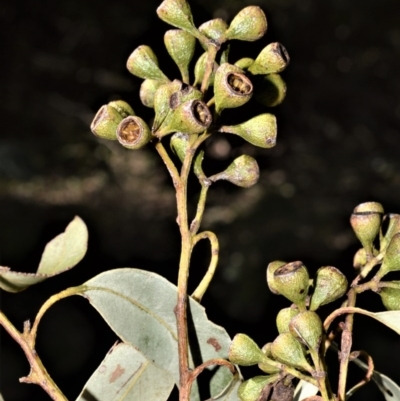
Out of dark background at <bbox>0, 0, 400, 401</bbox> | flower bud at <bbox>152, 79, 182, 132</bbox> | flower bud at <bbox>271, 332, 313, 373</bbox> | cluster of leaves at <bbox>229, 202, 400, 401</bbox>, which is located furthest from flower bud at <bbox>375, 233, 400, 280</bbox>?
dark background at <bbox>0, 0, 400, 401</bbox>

•••••

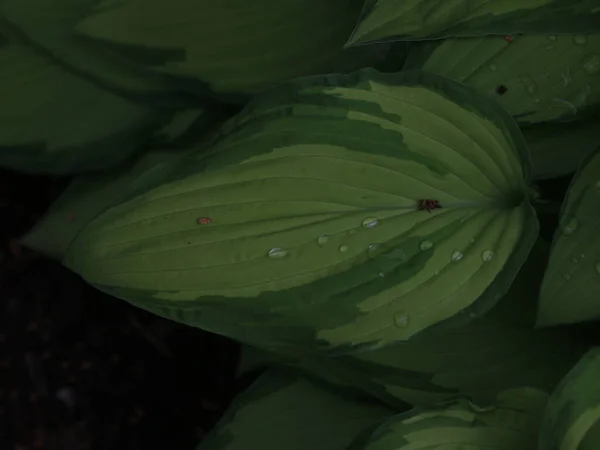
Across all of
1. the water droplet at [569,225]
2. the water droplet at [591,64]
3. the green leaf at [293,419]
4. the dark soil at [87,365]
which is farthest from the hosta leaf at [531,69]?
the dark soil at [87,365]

•••••

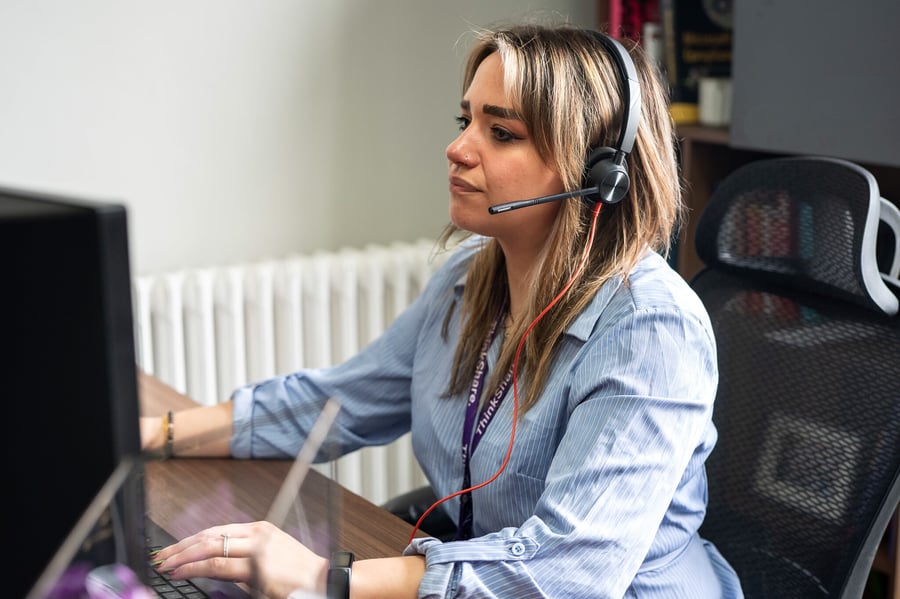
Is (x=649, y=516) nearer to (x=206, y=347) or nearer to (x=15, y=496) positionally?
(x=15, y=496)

•••••

== EXERCISE ==
Which lines in the entries above contain the string "leaf", with case counting? Report each of those lines in full.

== EXERCISE RESULT ==
3. the green leaf at [293,419]
which is farthest from the hosta leaf at [531,69]?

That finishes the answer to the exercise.